** Start Selected extract **
The official reading by the National Bureau of Statistics (NBS) shows that most of the sub-indexes are ticking up, a rare improvement in the past three months.

The new export sub-index, in particular, was strong at 50.1, 1.9 percentage points higher than in the previous month, indicating significant improvement in the performance of the export sector.

A reading above 50 indicates expansion of the manufacturing sector while it points to contraction if it falls below that mark.

However, despite the improved official March PMI, which mainly monitors large State-owned enterprises, the overall vitality of the economy remains questionable, as a number of indicators have sounded an alarm.

For example, the NBS statistics show that the fixed-asset investment growth fell to 17.9 percent, the lowest since Dec. 2002.

Based on PMI and other indicators, many economists predict that the year-on-year GDP growth could fall to below 7.5 percent in the first quarter.

The situation no doubt is very harsh. But a silver lining in the cloudy statistics is that the employment sub-index in the official PMI registered a positive growth to reach 48.3 in March, up from 48 in February.

Although it remains below 50, the rise in the reading shows the employment market remains resilient and, as the country's job-encouraging policies unfold, more jobs could hopefully be created in the coming months.

As the employment sector improves and inflation remains mild, policymakers still have some room to stick to its economic restructuring drive and avoid using large-scale stimulus to bolster growth.
** End Selected extract **
** Start Recorded information **
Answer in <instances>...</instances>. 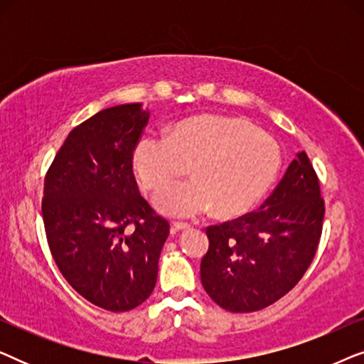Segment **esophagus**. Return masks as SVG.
Segmentation results:
<instances>
[{"label": "esophagus", "instance_id": "obj_1", "mask_svg": "<svg viewBox=\"0 0 364 364\" xmlns=\"http://www.w3.org/2000/svg\"><path fill=\"white\" fill-rule=\"evenodd\" d=\"M191 227V223H187V222H173L172 223V228L173 230H186V228H188Z\"/></svg>", "mask_w": 364, "mask_h": 364}]
</instances>
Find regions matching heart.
I'll list each match as a JSON object with an SVG mask.
<instances>
[{
  "instance_id": "heart-1",
  "label": "heart",
  "mask_w": 364,
  "mask_h": 364,
  "mask_svg": "<svg viewBox=\"0 0 364 364\" xmlns=\"http://www.w3.org/2000/svg\"><path fill=\"white\" fill-rule=\"evenodd\" d=\"M139 182L157 191L191 166L194 178L164 187L156 203L176 217H197L215 207L222 217L252 208L277 181L282 167L278 144L243 119L197 116L171 134L149 132L132 154Z\"/></svg>"
}]
</instances>
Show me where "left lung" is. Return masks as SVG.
<instances>
[{
  "instance_id": "obj_1",
  "label": "left lung",
  "mask_w": 364,
  "mask_h": 364,
  "mask_svg": "<svg viewBox=\"0 0 364 364\" xmlns=\"http://www.w3.org/2000/svg\"><path fill=\"white\" fill-rule=\"evenodd\" d=\"M323 217L320 181L306 152H300L258 210L205 228L200 278L208 296L232 313L273 305L311 265Z\"/></svg>"
}]
</instances>
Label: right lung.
<instances>
[{
    "instance_id": "1",
    "label": "right lung",
    "mask_w": 364,
    "mask_h": 364,
    "mask_svg": "<svg viewBox=\"0 0 364 364\" xmlns=\"http://www.w3.org/2000/svg\"><path fill=\"white\" fill-rule=\"evenodd\" d=\"M147 121L137 102L99 111L69 132L44 177L43 222L59 272L87 301L116 313L151 296L168 237L132 171Z\"/></svg>"
}]
</instances>
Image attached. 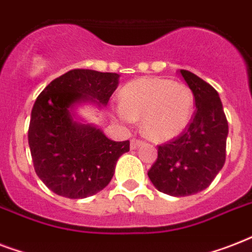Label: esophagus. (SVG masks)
I'll return each instance as SVG.
<instances>
[{
  "label": "esophagus",
  "mask_w": 252,
  "mask_h": 252,
  "mask_svg": "<svg viewBox=\"0 0 252 252\" xmlns=\"http://www.w3.org/2000/svg\"><path fill=\"white\" fill-rule=\"evenodd\" d=\"M144 144V141L142 140H138V138H132L130 140V149L134 150V149H137L138 146L142 145Z\"/></svg>",
  "instance_id": "34e87169"
}]
</instances>
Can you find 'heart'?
Listing matches in <instances>:
<instances>
[{
	"label": "heart",
	"mask_w": 252,
	"mask_h": 252,
	"mask_svg": "<svg viewBox=\"0 0 252 252\" xmlns=\"http://www.w3.org/2000/svg\"><path fill=\"white\" fill-rule=\"evenodd\" d=\"M193 112V94L182 82L166 78H140L124 86L115 118L132 123L141 118L144 133L152 140H168L182 133Z\"/></svg>",
	"instance_id": "heart-1"
}]
</instances>
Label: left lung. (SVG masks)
Listing matches in <instances>:
<instances>
[{
    "label": "left lung",
    "mask_w": 252,
    "mask_h": 252,
    "mask_svg": "<svg viewBox=\"0 0 252 252\" xmlns=\"http://www.w3.org/2000/svg\"><path fill=\"white\" fill-rule=\"evenodd\" d=\"M180 76L195 98V114L183 133L158 146V158L148 176L158 191L189 196L203 191L225 165L227 120L219 93L193 73Z\"/></svg>",
    "instance_id": "8db88e82"
}]
</instances>
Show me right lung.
I'll list each match as a JSON object with an SVG mask.
<instances>
[{
  "mask_svg": "<svg viewBox=\"0 0 252 252\" xmlns=\"http://www.w3.org/2000/svg\"><path fill=\"white\" fill-rule=\"evenodd\" d=\"M119 74L73 69L53 80L35 100L29 145L36 175L55 193L85 199L110 183L129 141H112L95 126L77 120L81 103L106 106L119 85Z\"/></svg>",
  "mask_w": 252,
  "mask_h": 252,
  "instance_id": "obj_1",
  "label": "right lung"
}]
</instances>
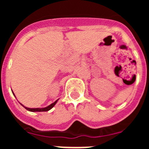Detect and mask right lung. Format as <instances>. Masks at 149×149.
<instances>
[{
    "mask_svg": "<svg viewBox=\"0 0 149 149\" xmlns=\"http://www.w3.org/2000/svg\"><path fill=\"white\" fill-rule=\"evenodd\" d=\"M13 95H14V93H13ZM57 101H58V99L56 100V101H55L54 102L51 104H50L49 106L46 107H43V108H29V107H24L23 104H22L21 103L20 104L24 107V108L26 109V110H29V111H30V112H45V111H48V110H51V108H53L54 106V105L56 104V102H57Z\"/></svg>",
    "mask_w": 149,
    "mask_h": 149,
    "instance_id": "right-lung-1",
    "label": "right lung"
}]
</instances>
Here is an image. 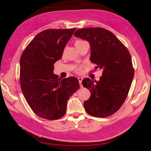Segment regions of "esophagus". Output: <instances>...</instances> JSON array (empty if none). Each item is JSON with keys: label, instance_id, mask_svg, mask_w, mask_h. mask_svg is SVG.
Returning a JSON list of instances; mask_svg holds the SVG:
<instances>
[{"label": "esophagus", "instance_id": "esophagus-1", "mask_svg": "<svg viewBox=\"0 0 151 151\" xmlns=\"http://www.w3.org/2000/svg\"><path fill=\"white\" fill-rule=\"evenodd\" d=\"M83 77H78V80H79L81 87H83V85H82V81H83Z\"/></svg>", "mask_w": 151, "mask_h": 151}]
</instances>
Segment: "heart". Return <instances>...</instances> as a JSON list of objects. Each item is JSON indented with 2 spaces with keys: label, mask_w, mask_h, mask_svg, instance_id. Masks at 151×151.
<instances>
[{
  "label": "heart",
  "mask_w": 151,
  "mask_h": 151,
  "mask_svg": "<svg viewBox=\"0 0 151 151\" xmlns=\"http://www.w3.org/2000/svg\"><path fill=\"white\" fill-rule=\"evenodd\" d=\"M84 41H83V40H77L76 42H75V46L76 45H77L78 44H80V43H83V42H84ZM77 72H81V68H77Z\"/></svg>",
  "instance_id": "heart-1"
}]
</instances>
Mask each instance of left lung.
<instances>
[{
    "label": "left lung",
    "mask_w": 151,
    "mask_h": 151,
    "mask_svg": "<svg viewBox=\"0 0 151 151\" xmlns=\"http://www.w3.org/2000/svg\"><path fill=\"white\" fill-rule=\"evenodd\" d=\"M76 37L85 40L91 47L90 60L103 70L99 81L85 78L82 83L91 92L84 106L89 115L108 117L125 101L134 76L130 52L111 31L102 28L76 30Z\"/></svg>",
    "instance_id": "8db88e82"
}]
</instances>
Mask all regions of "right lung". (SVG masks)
Masks as SVG:
<instances>
[{
    "mask_svg": "<svg viewBox=\"0 0 151 151\" xmlns=\"http://www.w3.org/2000/svg\"><path fill=\"white\" fill-rule=\"evenodd\" d=\"M76 29H48L40 32L27 46L20 59V85L32 110L38 116L57 120L66 113L67 100L79 88L75 77L61 79L53 65L62 58Z\"/></svg>",
    "mask_w": 151,
    "mask_h": 151,
    "instance_id": "1",
    "label": "right lung"
}]
</instances>
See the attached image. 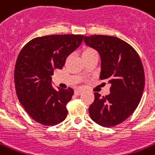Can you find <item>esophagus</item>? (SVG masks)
I'll list each match as a JSON object with an SVG mask.
<instances>
[{"label":"esophagus","mask_w":155,"mask_h":155,"mask_svg":"<svg viewBox=\"0 0 155 155\" xmlns=\"http://www.w3.org/2000/svg\"><path fill=\"white\" fill-rule=\"evenodd\" d=\"M82 93H83V91H80V90H75V95H80Z\"/></svg>","instance_id":"34e87169"}]
</instances>
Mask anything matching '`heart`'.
I'll return each instance as SVG.
<instances>
[{"instance_id": "heart-1", "label": "heart", "mask_w": 155, "mask_h": 155, "mask_svg": "<svg viewBox=\"0 0 155 155\" xmlns=\"http://www.w3.org/2000/svg\"><path fill=\"white\" fill-rule=\"evenodd\" d=\"M91 54H97V53L93 49H85L84 51V53H83V56L91 55Z\"/></svg>"}]
</instances>
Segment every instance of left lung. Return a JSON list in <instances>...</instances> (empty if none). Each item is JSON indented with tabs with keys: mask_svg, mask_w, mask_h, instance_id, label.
<instances>
[{
	"mask_svg": "<svg viewBox=\"0 0 155 155\" xmlns=\"http://www.w3.org/2000/svg\"><path fill=\"white\" fill-rule=\"evenodd\" d=\"M84 41L98 52L100 79L111 84L110 94L94 93L90 117L102 127H114L129 117L140 103L145 86L141 60L132 46L114 36H84Z\"/></svg>",
	"mask_w": 155,
	"mask_h": 155,
	"instance_id": "1",
	"label": "left lung"
}]
</instances>
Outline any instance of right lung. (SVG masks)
Instances as JSON below:
<instances>
[{
    "label": "right lung",
    "instance_id": "obj_1",
    "mask_svg": "<svg viewBox=\"0 0 155 155\" xmlns=\"http://www.w3.org/2000/svg\"><path fill=\"white\" fill-rule=\"evenodd\" d=\"M84 35H54L38 37L19 52L14 80L18 99L31 118L45 126L65 120L66 105L74 91L55 90L52 86L54 69H61L68 56L82 43Z\"/></svg>",
    "mask_w": 155,
    "mask_h": 155
}]
</instances>
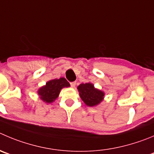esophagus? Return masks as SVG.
Here are the masks:
<instances>
[{
  "label": "esophagus",
  "instance_id": "1",
  "mask_svg": "<svg viewBox=\"0 0 154 154\" xmlns=\"http://www.w3.org/2000/svg\"><path fill=\"white\" fill-rule=\"evenodd\" d=\"M70 85H71L72 88H75V85H76V82H72L70 83Z\"/></svg>",
  "mask_w": 154,
  "mask_h": 154
}]
</instances>
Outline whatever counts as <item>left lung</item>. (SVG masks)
<instances>
[{
  "instance_id": "obj_1",
  "label": "left lung",
  "mask_w": 154,
  "mask_h": 154,
  "mask_svg": "<svg viewBox=\"0 0 154 154\" xmlns=\"http://www.w3.org/2000/svg\"><path fill=\"white\" fill-rule=\"evenodd\" d=\"M79 96L85 104L88 106H96L104 99L105 93L94 87L91 82L82 83L77 87Z\"/></svg>"
}]
</instances>
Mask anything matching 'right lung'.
I'll list each match as a JSON object with an SVG mask.
<instances>
[{"label": "right lung", "instance_id": "obj_1", "mask_svg": "<svg viewBox=\"0 0 154 154\" xmlns=\"http://www.w3.org/2000/svg\"><path fill=\"white\" fill-rule=\"evenodd\" d=\"M69 83L65 78L50 80L47 82L46 85L41 87L38 90V94L39 95L41 100L45 103H51L56 100L59 97L60 91L64 88H69Z\"/></svg>", "mask_w": 154, "mask_h": 154}]
</instances>
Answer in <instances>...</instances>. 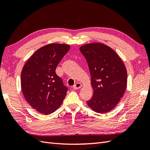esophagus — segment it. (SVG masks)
<instances>
[{"label":"esophagus","mask_w":150,"mask_h":150,"mask_svg":"<svg viewBox=\"0 0 150 150\" xmlns=\"http://www.w3.org/2000/svg\"><path fill=\"white\" fill-rule=\"evenodd\" d=\"M81 87H82V84H81V83H76L74 86V89H80Z\"/></svg>","instance_id":"1"}]
</instances>
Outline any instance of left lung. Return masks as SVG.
<instances>
[{
    "label": "left lung",
    "mask_w": 150,
    "mask_h": 150,
    "mask_svg": "<svg viewBox=\"0 0 150 150\" xmlns=\"http://www.w3.org/2000/svg\"><path fill=\"white\" fill-rule=\"evenodd\" d=\"M79 50L88 62L94 89L87 104L95 112L104 114L116 106L125 92L126 67L118 54L103 43L85 44Z\"/></svg>",
    "instance_id": "8db88e82"
}]
</instances>
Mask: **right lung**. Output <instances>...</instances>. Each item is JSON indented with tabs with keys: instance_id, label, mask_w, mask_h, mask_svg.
I'll use <instances>...</instances> for the list:
<instances>
[{
	"instance_id": "add662e5",
	"label": "right lung",
	"mask_w": 150,
	"mask_h": 150,
	"mask_svg": "<svg viewBox=\"0 0 150 150\" xmlns=\"http://www.w3.org/2000/svg\"><path fill=\"white\" fill-rule=\"evenodd\" d=\"M69 49V45L64 44L46 45L37 50L22 68L24 96L30 106L43 115L57 110L66 96L67 88L56 69Z\"/></svg>"
}]
</instances>
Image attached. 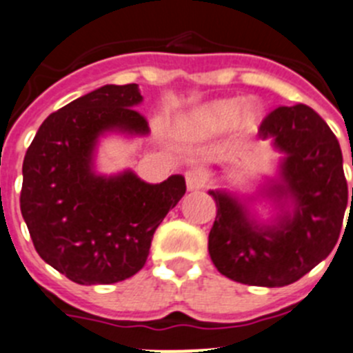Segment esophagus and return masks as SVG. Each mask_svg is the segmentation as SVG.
Listing matches in <instances>:
<instances>
[{"label": "esophagus", "mask_w": 353, "mask_h": 353, "mask_svg": "<svg viewBox=\"0 0 353 353\" xmlns=\"http://www.w3.org/2000/svg\"><path fill=\"white\" fill-rule=\"evenodd\" d=\"M184 177H186V186L190 191L201 190V188L205 186V174L201 172V170H188V172L184 174Z\"/></svg>", "instance_id": "esophagus-1"}]
</instances>
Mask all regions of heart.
I'll use <instances>...</instances> for the list:
<instances>
[{
  "label": "heart",
  "instance_id": "1",
  "mask_svg": "<svg viewBox=\"0 0 353 353\" xmlns=\"http://www.w3.org/2000/svg\"><path fill=\"white\" fill-rule=\"evenodd\" d=\"M236 108H238V103L234 100H221L214 101V103H208L191 114V117L186 121L184 129L191 136H207L212 134V132H219L231 124L232 117L236 114ZM259 115V105L248 103L243 108L239 122H241L243 128H250V125L255 124Z\"/></svg>",
  "mask_w": 353,
  "mask_h": 353
}]
</instances>
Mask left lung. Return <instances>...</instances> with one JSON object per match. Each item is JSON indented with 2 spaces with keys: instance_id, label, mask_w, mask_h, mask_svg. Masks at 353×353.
I'll return each mask as SVG.
<instances>
[{
  "instance_id": "obj_1",
  "label": "left lung",
  "mask_w": 353,
  "mask_h": 353,
  "mask_svg": "<svg viewBox=\"0 0 353 353\" xmlns=\"http://www.w3.org/2000/svg\"><path fill=\"white\" fill-rule=\"evenodd\" d=\"M285 153L269 196L292 201L274 224H259L248 207L221 190L208 191L217 205L208 253L225 278L250 286H286L312 271L334 248L348 203L340 143L307 105L278 107L259 128ZM353 196V190H352Z\"/></svg>"
}]
</instances>
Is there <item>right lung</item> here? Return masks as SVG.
<instances>
[{"label": "right lung", "mask_w": 353, "mask_h": 353, "mask_svg": "<svg viewBox=\"0 0 353 353\" xmlns=\"http://www.w3.org/2000/svg\"><path fill=\"white\" fill-rule=\"evenodd\" d=\"M138 84L103 88L53 112L22 165L20 210L41 259L77 285H112L141 271L152 238L186 193L183 176L148 184L134 172L98 176L107 131L148 134Z\"/></svg>", "instance_id": "1"}]
</instances>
** End Recorded information **
**What you are asked to do**
Repeat word for word the part of the PMI commentary that begins at the words "The situation no" and stops after "the coming months.". The listing plays no part in what is asked here.

**Written answer**
The situation no doubt is very harsh. But a silver lining in the cloudy statistics is that the employment sub-index in the official PMI registered a positive growth to reach 48.3 in March, up from 48 in February.

Although it remains below 50, the rise in the reading shows the employment market remains resilient and, as the country's job-encouraging policies unfold, more jobs could hopefully be created in the coming months.